53. Fitting the Crossheads.
The first job is to reduce the thickness of the Slater’s crank pin bushes to suit the width of the conrod bosses. I’ve described this earlier when fitting the coupling rods. I’ve found, more by luck than judgement, that 10 thou play works well so I place the bearing flange down. A piece of 10 thou plasticard with a hole to just clear the bearing is placed on top and the conrod, face down, on top of the plasticard. The excess bearing is then filed flush to the conrod, the back taking any marks not the front. The 10 thou plasticard packing will give you the necessary clearance on the bearing.
For the small end/cross head I tap a 12 BA thread and fit a brass 12 BA screw. Snip the head off the back and solder the screw in the conrod, filing the remains flush with the back of the conrod.

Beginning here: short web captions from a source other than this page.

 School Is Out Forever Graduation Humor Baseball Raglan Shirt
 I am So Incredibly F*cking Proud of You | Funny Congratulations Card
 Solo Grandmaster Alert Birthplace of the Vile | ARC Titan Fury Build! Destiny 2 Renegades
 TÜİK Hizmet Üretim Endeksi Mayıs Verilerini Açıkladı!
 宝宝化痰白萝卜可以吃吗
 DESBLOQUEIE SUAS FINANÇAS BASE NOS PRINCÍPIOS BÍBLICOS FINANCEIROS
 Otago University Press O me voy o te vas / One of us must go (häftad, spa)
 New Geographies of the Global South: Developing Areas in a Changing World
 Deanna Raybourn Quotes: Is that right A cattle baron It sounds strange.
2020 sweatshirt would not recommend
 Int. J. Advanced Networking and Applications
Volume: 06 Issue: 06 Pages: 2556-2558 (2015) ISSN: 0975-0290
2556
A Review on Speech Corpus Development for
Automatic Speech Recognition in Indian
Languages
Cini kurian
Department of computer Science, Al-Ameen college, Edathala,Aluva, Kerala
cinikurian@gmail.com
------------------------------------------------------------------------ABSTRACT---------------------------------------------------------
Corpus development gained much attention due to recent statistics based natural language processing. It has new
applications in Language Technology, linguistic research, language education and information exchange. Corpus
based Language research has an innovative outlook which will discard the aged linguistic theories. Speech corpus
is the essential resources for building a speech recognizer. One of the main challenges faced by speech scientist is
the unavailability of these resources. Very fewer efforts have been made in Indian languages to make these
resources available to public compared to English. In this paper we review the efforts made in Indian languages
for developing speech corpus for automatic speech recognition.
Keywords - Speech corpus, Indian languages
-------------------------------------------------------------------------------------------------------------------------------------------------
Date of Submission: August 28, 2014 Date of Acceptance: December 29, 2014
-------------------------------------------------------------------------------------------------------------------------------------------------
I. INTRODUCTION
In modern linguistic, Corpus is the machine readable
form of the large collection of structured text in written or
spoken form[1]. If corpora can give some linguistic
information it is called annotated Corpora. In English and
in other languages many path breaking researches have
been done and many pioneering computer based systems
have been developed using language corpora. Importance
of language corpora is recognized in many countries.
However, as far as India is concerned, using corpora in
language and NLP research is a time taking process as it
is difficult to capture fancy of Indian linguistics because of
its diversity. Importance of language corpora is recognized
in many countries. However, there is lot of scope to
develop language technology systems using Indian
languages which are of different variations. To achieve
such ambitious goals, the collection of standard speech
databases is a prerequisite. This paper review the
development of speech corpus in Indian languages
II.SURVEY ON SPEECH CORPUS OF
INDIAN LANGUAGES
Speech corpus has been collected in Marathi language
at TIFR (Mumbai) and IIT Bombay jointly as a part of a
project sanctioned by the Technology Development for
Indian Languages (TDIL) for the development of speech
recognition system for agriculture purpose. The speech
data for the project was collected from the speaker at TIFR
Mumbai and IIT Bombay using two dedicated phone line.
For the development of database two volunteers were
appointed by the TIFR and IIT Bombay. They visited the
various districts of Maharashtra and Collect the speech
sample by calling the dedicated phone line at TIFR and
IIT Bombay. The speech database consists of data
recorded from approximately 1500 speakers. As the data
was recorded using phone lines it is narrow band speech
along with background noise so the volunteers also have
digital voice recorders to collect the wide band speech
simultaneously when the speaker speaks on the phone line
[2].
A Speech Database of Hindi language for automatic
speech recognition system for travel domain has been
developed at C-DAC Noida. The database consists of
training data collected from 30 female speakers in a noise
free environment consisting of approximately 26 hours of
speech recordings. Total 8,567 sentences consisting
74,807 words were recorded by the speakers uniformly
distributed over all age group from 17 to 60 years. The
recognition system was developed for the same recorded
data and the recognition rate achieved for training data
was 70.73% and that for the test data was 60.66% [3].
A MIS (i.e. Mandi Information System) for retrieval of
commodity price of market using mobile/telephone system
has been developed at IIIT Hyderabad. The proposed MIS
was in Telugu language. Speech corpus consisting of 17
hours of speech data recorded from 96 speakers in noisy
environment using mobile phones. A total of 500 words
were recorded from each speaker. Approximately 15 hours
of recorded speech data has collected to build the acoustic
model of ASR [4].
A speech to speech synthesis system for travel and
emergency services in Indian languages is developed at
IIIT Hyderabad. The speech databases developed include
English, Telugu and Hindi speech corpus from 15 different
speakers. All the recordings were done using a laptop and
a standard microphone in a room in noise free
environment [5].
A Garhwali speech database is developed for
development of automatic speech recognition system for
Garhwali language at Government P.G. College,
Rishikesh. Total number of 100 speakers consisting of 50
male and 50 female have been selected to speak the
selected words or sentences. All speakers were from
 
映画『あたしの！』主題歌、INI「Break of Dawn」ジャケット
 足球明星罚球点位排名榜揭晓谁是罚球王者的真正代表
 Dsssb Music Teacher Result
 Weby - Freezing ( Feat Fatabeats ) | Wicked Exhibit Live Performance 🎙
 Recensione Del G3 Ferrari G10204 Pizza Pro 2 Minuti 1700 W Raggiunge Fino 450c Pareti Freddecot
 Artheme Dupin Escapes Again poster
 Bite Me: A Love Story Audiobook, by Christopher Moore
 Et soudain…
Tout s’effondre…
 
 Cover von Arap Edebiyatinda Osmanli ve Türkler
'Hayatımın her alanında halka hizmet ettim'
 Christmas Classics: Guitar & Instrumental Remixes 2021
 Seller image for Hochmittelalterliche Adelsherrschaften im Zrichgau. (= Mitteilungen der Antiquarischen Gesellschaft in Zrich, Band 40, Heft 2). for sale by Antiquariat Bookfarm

After cleaning up the recess for the conrod, slide the cross head into place. Fit the screw/small end through the cross head and place the nut tightening just a couple of threads so that it will all flop about. Remove the nut and washer from the centre wheel and fit the shortened bearing. Slip the conrod over the bearing and refit the washer and nut. Tighten the wheel nut and tighten the cross head nut but slacken only this nut by 1 flat. Test run the assembly to see where it may need adjustment. You may need to dismantle and reassemble this several times to make adjustments. I often find the conrod needs to be bent out slightly from the wheel, balancing this the other way behind the cross head and a small amount of slide bar may need to be removed between the slide bar supports to clear the rod at 12 and 6 o’clock. Remember that this assembly does absolutely nothing for the performance of the model and is purely decorative so there should be ZERO resistance! On final assembly place a small amount of oil on the conrod screw to lubricate the small end.
When you are satisfied with the adjustments, remove the small end nut and place a small piece of paper with a slit to withdraw it around the thread. Apply a minute amount of thread lock with a cocktail stick on the thread and replace the nut, tighten the nut until it touches the paper. Remove the paper which hopefully has stopped any thread lock getting onto the cross head. Tighten the nut and slacken by 1 flat. Leave for an hour for the thread lock to dry. When the assembly runs the nut should pivot very slightly with the conrod. Don’t forget to oil the big end on the wheel, slide bars and the piston rod where it passes through the cylinder. Just like the real thing, with apologies to Pete Waterman.
The L/H side was assembled first then the R/H side was started. The same method was used but problems were encountered gaining clearance behind the vacuum pump. I made a substantial bend to the conrod approximately half way along instead of at the boss and packed the small end inwards by fitting a 12 BA washer between the conrod and the cross head. I still needed to remove about 1mm from the inside lower rear of the vacuum pump.
The cross head vacuum pump piston rod bracket, now that’s a mouthful, needs to be fitted and permanent fixture will prevent the cross head from being removed at any time in the future. The method I used on 29 which proved to be successful is to attach it to the cross head with thread lock. When you’re happy with any adjustments, place a few dots of thread lock on the face of the cross head and slip the bracket over the thread and tighten the nut to hold it in place. Leave an hour to cure then remove the nut and repeat the process with the paper mask. If the assembly ever needs to be dismantled, a scalpel blade should separate them.
2195 CWM MAWR newly assembled motion. - YouTube
A short video of the motion.
The only thing to complete the build is the vacuum pump piston rod. Hopefully!